2. Arrange all the prepped vegetables on a cutting board or in bowls for easy use.

3. Place a 10-, 12- or 14-inch carbon steel pan or cast iron pan on a high flame. When the pan begins to smoke, turn on the over-the-stove exhaust fan.

4. Drizzle a teaspoon of blended oil on the hot pan and immediately add the thin-sliced onions. Using tongs, toss the onions in the hot oil, turning frequently to avoid burning. When the onions are lightly browned, add drained garbanzo beans. Mix together. Add another drizzle of blended oil. Using tongs, toss frequently to avoid burning.

5. Add mushrooms. Stir and mix well until lightly browned.

6. Add broccoli crowns. Stir and mix well until lightly browned.

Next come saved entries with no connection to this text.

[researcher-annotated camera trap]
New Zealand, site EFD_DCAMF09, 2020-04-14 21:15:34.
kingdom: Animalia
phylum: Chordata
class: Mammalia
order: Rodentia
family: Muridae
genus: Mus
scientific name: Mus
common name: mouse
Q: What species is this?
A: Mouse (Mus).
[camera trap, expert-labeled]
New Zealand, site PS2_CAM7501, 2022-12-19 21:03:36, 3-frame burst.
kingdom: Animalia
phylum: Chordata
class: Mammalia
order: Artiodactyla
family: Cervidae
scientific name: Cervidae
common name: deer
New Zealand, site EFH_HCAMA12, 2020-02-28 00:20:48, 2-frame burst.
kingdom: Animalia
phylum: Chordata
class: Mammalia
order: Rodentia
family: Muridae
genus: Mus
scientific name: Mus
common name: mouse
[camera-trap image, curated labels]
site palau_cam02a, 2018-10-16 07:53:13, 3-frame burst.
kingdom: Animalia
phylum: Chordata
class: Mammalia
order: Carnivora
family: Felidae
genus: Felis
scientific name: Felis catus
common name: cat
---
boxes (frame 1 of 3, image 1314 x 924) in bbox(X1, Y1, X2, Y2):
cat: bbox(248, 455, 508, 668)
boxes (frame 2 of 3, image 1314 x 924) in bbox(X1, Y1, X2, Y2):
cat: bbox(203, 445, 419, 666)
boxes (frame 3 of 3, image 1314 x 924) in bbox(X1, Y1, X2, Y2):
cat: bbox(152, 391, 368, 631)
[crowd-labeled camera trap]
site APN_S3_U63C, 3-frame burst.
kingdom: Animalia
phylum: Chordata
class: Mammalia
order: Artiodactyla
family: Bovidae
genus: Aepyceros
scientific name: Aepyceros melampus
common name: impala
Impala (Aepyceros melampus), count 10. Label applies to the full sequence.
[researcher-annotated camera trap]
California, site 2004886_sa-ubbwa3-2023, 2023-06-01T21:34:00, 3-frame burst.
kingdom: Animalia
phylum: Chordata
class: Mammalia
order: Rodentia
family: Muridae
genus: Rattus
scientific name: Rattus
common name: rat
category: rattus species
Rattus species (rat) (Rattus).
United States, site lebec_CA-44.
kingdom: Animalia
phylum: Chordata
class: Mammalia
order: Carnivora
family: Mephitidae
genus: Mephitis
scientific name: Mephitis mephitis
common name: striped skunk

7. Add finely diced carrots. Mix well and drizzle with blended oil. Season with sea salt and freshly ground black pepper.

8. Taste a broccoli crown and carrot dice. When they are al dente, with a little crispness, remove from the flame.

9. Transfer to a bowl or large plate to cool.

10. Place the finely chopped Italian parsley into a large salad bowl. Add the room-temperature charred garbanzo beans and vegetables. Toss well. Season the salad with extra virgin olive oil, reduced balsamic vinegar, sea salt and freshly ground black pepper to taste. Adjust seasoning and serve.